— START OF EXCERPT PROVIDED —

In this article, I’m sharing my personal journey to becoming a full-time piano teacher. This is not a prescription or a recommendation. It’s just my story of how I went from a teenager handing out flyers to running a studio of around 70 students.

My First Piano Student

When I was around 15 years old (I never can figure out whether I was 16 or 15!) I was chatting with my piano teacher about not having enough allowance to do something or other and mentioned that I had been looking for jobs in the local shops. She asked whether I’d ever considered teaching piano, and said she’d started at around my age. 

It was a casual throwaway comment, and she probably thought no more of it. I never mentioned it to her again, but I went away buzzing with nerves and created my first flyer using the ancient desktop computer in my bedroom (this thing was outdated even then.) 💾

I printed 2 versions: one smaller one for putting through people’s letter boxes and a bigger one with pull off phone number tabs at the bottom. (I gave my family landline number, of course, not my mobile!) Then I went off on my bike and put the flyers through nearby houses and hung the larger versions up in any shop which would let me. 

Low and behold, someone actually called looking for lessons for their 7-year-old. I bought a copy of ‘Jibbidy F and ACE’ since that’s what my piano teacher said she used with beginners, and off I went. 

I knew nothing about pedagogy other than what I’d absorbed from my own lessons. We just followed the method book and then started exams once she reached a certain level. 

I was a nice teacher (my first teacher was not very lovely to me so I modelled my style after my second teacher) but I wasn’t very inspiring. I would come, fix the mistakes, tell her to practice and then come back the next week to do it all over again. Scales, old pieces, new piece, repeat.

Part-time Piano Teaching

I ended up teaching that girl for about 4 years and gradually added a few more students as well. I kept a schedule of 7 students per week all the way through the rest of school and then college. 

My teaching style didn’t change much during this time. I did my best to look for fun music for them to play and to keep being kind and supportive. But I never questioned whether what I was doing was right. I just taught the way my teacher taught me.

My Year Off

I studied fashion design in college, and when I graduated and got a real job; I quit teaching. Teaching was only ever supposed to be a part-time job while I was a student. It was a great way to make more per hour than I did working in the pizza shop or the bar (yes, I did all of those at the same time while in a demanding college program) but it was just that: a nice college job. Not a career.

I thought I had quit for good. But, of course, music teaching has a way of finding you again.

After working in a design office for a year, all the while with an itchy feeling on the back of my neck which said it wasn’t quite right for me, I left, became self-employed and started a bridalwear business. 

Yep, really. Here are some photos of my first collection of wedding dresses as evidence. 😆

Obviously, starting a bridalwear company is not the most instantly profitable thing, so I took on some work in pattern making (i.e. what the patterns factories use to cut out garments,) a shop where my dresses were displayed and a Chinese takeaway.

— END OF EXCERPT PROVIDED —
— START OF DATA EXCERPTS —

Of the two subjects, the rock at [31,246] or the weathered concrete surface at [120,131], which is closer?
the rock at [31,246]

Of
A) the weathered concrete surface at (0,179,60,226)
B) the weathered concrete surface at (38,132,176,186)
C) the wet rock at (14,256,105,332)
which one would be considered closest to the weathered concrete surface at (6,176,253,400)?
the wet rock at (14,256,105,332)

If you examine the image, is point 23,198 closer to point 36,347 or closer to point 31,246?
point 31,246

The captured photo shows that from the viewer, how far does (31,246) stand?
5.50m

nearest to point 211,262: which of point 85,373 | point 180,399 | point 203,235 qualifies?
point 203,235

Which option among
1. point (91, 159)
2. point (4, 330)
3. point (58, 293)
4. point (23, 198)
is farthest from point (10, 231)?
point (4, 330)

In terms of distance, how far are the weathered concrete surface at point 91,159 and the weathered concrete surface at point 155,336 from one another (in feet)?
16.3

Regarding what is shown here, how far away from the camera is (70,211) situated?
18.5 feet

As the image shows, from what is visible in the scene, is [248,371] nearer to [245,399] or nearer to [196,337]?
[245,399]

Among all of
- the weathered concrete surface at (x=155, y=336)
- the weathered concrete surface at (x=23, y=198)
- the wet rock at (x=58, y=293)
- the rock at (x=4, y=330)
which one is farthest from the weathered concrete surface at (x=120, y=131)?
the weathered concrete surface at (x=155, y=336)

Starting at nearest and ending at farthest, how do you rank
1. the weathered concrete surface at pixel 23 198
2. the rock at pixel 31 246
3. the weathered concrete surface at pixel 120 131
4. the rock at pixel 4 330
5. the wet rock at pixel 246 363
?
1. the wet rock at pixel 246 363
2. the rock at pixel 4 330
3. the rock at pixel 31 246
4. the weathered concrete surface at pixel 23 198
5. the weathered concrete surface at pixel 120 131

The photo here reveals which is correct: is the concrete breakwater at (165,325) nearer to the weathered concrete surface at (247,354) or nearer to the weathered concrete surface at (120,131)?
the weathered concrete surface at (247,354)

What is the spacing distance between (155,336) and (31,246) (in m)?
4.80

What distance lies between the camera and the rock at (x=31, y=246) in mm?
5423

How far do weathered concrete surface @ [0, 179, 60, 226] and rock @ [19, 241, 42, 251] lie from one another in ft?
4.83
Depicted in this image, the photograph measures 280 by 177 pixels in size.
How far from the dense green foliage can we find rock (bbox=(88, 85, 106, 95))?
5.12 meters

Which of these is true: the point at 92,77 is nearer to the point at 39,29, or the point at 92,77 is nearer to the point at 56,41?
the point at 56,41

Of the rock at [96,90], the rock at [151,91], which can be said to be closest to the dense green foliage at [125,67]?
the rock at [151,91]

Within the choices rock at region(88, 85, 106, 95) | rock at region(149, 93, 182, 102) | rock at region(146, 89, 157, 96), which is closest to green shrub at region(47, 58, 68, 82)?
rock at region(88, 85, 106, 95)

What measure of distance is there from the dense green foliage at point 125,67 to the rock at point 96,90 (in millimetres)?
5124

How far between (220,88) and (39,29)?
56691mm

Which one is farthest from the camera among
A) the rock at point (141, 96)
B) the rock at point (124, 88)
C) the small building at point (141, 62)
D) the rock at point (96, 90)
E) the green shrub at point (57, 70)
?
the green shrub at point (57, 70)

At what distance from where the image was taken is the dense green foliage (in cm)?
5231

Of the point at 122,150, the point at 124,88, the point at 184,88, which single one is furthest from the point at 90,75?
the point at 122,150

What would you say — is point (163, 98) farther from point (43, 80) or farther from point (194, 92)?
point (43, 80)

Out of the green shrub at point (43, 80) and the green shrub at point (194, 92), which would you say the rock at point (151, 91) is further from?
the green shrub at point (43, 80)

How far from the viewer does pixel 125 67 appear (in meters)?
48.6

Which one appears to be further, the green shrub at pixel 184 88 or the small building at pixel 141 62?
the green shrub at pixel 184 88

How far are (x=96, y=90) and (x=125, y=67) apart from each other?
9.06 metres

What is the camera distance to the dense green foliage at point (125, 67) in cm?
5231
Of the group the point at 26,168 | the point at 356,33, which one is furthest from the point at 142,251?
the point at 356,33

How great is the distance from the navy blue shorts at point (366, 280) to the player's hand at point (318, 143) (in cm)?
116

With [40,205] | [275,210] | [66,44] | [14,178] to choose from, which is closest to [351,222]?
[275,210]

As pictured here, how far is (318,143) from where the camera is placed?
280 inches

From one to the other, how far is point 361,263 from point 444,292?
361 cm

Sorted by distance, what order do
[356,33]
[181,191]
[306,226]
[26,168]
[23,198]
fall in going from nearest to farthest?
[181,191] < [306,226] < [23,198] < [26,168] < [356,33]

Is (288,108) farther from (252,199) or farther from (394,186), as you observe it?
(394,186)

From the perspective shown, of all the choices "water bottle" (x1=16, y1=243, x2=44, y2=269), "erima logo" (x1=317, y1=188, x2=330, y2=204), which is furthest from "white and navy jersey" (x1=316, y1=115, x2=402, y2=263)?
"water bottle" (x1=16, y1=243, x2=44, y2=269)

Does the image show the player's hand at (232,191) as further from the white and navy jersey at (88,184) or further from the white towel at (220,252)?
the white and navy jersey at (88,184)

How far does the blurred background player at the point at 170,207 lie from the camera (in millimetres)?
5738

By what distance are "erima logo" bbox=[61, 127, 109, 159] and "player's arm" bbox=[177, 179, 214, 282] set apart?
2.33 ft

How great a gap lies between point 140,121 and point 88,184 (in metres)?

— END OF DATA EXCERPTS —

# TO-DO LIST:
1) Translate this sentence from the excerpt on becoming a piano teacher into Spanish: "I thought I had quit for good."
2) Summarize the excerpt on becoming a piano teacher in two sentences.
The records were taken from a different source.

# ANSWERS FOR THE TASKS:
1) Pensé que lo había dejado para siempre.

2) At around 15, the writer followed up on a piano teacher's comment by handing out flyers and began teaching a 7-year-old, then kept a schedule of 7 students a week through school and college while teaching the way the writer's own teacher had. After studying fashion design, the writer quit teaching for a design office job, then left after a year to start a bridalwear business and took on other work alongside it.